3. Signalling and regulation of the cell cycle. This line of research focuses on identification of the molecular mechanisms that regulate control of the cell cycle via the pathway of MAP kinases activated by stress in yeast cells and cultures of human normal and tumor cells. This research is divided into two lines of work:

• Regulation of mitosis via the pathway of MAP kinases activated by stress in yeast cells. We aim to identify a) the mechanisms by which Srk1 regulates the restart of mitosis after blocking in phase G2 in response to stress, b) the specific components regulated by Srk1 in blocking the exit from mitosis produced by Srk1 and c) the molecular mechanisms by which Srk1 negatively regulates the activity of the p38/Sty1 kinase.
• Regulation of mitosis via the pathway of MAP kinases activated by stress in cultures of normal and tumor cells. We aim to identify a) the mechanisms by which MK2 regulates the induction of apoptosis via the E2F1 transcription factor and b) new substrates of the MAPKAP-K2 kinase via the TAP purification system and proteomic analysis.

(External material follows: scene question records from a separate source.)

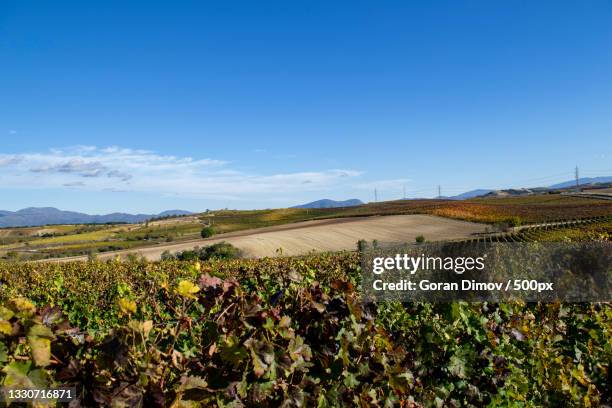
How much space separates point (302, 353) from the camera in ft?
6.26

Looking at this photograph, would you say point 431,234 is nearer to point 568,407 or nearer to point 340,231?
point 340,231

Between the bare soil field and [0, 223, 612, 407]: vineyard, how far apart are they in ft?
133

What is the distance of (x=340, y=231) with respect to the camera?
59625 mm

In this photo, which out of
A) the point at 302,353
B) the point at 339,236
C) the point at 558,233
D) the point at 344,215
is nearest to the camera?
the point at 302,353

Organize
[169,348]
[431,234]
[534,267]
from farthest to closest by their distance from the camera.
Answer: [431,234]
[534,267]
[169,348]

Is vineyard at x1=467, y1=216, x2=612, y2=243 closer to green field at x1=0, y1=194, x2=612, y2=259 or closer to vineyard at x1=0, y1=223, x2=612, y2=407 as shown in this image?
green field at x1=0, y1=194, x2=612, y2=259

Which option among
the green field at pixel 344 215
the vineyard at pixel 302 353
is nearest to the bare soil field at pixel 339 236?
the green field at pixel 344 215

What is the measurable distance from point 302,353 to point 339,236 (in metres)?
54.0

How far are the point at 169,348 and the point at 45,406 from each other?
431 mm

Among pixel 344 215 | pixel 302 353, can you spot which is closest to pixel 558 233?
pixel 302 353

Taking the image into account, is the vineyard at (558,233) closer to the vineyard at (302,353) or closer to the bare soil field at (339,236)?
the bare soil field at (339,236)

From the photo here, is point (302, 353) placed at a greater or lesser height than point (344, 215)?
greater

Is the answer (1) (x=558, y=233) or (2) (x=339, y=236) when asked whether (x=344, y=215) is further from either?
(1) (x=558, y=233)

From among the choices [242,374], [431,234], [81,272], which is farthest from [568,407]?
[431,234]
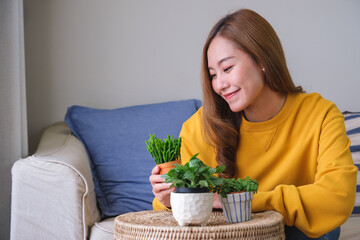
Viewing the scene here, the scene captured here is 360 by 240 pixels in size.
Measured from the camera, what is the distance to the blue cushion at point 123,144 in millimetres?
1804

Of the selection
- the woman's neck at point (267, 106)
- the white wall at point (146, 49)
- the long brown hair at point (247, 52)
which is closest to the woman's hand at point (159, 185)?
the long brown hair at point (247, 52)

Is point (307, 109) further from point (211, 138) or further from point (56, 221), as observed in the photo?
point (56, 221)

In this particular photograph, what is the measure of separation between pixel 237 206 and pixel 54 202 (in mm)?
827

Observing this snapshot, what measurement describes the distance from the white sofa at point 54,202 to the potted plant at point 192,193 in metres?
0.71

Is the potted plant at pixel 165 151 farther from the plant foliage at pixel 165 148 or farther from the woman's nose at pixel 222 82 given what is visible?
the woman's nose at pixel 222 82

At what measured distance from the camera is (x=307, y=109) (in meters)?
1.28

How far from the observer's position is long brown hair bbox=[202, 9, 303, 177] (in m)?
1.24

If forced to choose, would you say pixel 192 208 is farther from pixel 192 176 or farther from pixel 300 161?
pixel 300 161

4. Cell cycle: transduction of signals and checkpoints. The objective of this line of work is to analyze the intracellular mechanisms of transduction of the signals that regulate the progression of the cell cycle and their control mechanisms or checkpoints. In relation to this general objective, in recent years, we have developed the following lines of research:

• Regulation of the functionality of K-Ras by phosphorylation and binding to calmodulin. We aim to analyze the functional relevance of KRas and pre PKC and of the interaction with calmodulin.

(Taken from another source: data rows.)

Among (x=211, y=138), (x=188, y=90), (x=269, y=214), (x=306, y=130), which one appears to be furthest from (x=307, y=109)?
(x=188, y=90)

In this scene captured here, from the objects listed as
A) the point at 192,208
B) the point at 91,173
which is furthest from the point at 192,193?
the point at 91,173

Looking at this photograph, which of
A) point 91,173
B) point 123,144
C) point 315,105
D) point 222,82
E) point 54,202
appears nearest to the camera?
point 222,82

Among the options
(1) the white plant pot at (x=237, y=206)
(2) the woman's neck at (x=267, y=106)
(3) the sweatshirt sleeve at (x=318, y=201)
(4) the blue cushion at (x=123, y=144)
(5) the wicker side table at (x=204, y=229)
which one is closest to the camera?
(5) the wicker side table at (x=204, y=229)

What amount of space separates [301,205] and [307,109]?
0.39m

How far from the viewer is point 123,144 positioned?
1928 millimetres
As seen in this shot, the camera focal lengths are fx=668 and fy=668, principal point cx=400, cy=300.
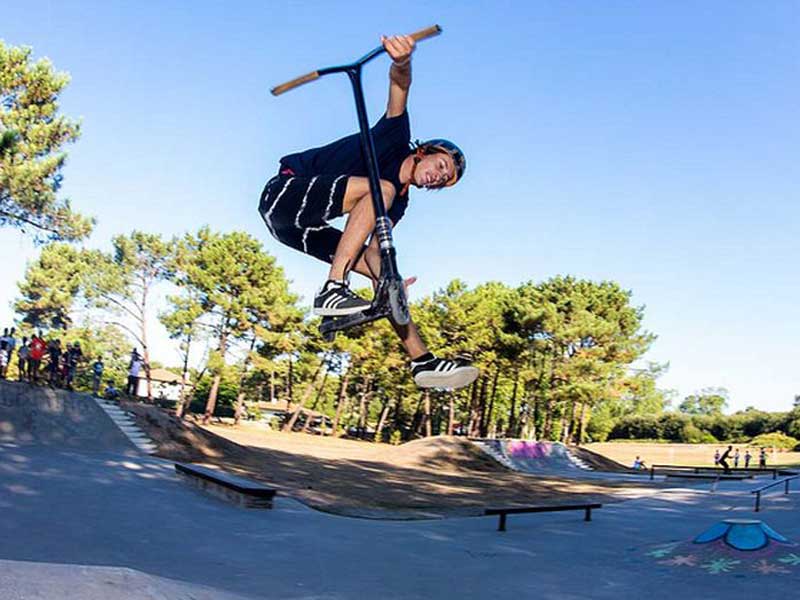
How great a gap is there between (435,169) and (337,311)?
0.89 metres

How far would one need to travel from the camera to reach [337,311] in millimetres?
3348

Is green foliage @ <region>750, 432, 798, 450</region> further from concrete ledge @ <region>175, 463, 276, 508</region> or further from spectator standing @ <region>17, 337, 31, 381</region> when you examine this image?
spectator standing @ <region>17, 337, 31, 381</region>

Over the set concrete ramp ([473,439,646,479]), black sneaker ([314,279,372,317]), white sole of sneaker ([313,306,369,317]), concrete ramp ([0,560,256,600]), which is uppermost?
black sneaker ([314,279,372,317])

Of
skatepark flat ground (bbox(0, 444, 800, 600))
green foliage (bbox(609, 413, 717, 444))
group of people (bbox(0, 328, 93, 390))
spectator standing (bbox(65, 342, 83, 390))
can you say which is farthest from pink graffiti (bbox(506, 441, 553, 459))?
green foliage (bbox(609, 413, 717, 444))

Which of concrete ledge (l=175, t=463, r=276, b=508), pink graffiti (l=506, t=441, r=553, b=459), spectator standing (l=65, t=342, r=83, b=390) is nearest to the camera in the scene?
concrete ledge (l=175, t=463, r=276, b=508)

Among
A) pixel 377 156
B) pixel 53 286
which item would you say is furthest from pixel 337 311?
pixel 53 286

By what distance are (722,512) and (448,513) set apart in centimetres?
813

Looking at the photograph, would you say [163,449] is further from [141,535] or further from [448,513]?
[141,535]

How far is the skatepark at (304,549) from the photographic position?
8180mm

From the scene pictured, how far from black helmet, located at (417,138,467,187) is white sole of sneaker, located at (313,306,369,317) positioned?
835 mm

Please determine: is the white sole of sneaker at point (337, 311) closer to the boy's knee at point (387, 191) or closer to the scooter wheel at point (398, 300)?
the scooter wheel at point (398, 300)

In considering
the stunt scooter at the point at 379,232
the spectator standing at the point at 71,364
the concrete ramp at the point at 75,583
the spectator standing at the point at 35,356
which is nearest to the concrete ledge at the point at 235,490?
the concrete ramp at the point at 75,583

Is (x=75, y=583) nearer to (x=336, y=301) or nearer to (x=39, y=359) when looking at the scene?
(x=336, y=301)

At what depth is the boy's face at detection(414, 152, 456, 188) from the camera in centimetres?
345
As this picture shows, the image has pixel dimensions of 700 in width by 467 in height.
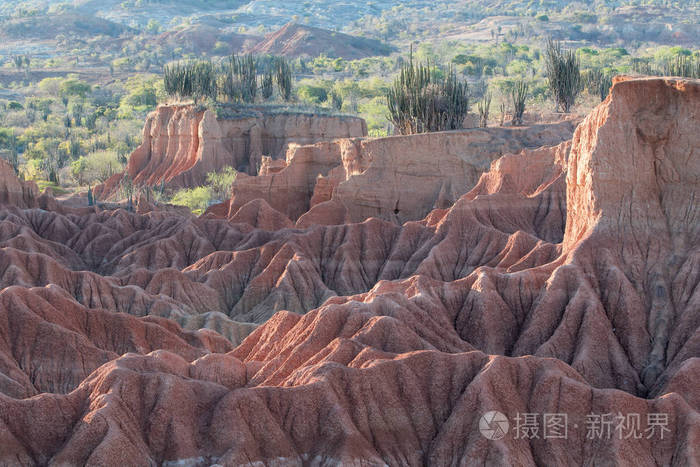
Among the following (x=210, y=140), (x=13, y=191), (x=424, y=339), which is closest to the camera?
(x=424, y=339)

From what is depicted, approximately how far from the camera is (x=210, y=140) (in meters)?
106

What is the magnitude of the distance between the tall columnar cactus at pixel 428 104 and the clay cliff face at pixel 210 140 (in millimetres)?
19407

• Regulation of the functionality and intracellular location of p21Cip1 by phosphorylation and binding to calmodulin. We are currently analyzing the intracellular location of p21 in response to DNA damage and how its functionality may be regulated by phosphorylation or binding to calmodulin.
• DNA replication checkpoint. We have shown that while colon cancer cells are fully dependent on ATR/ATM for inhibiting entry into mitosis in response to DNA synthesis inhibitors, the untransformed cells have parallel mechanisms, which allows them to better maintain the integrity of the genome when DNA replication problems occur.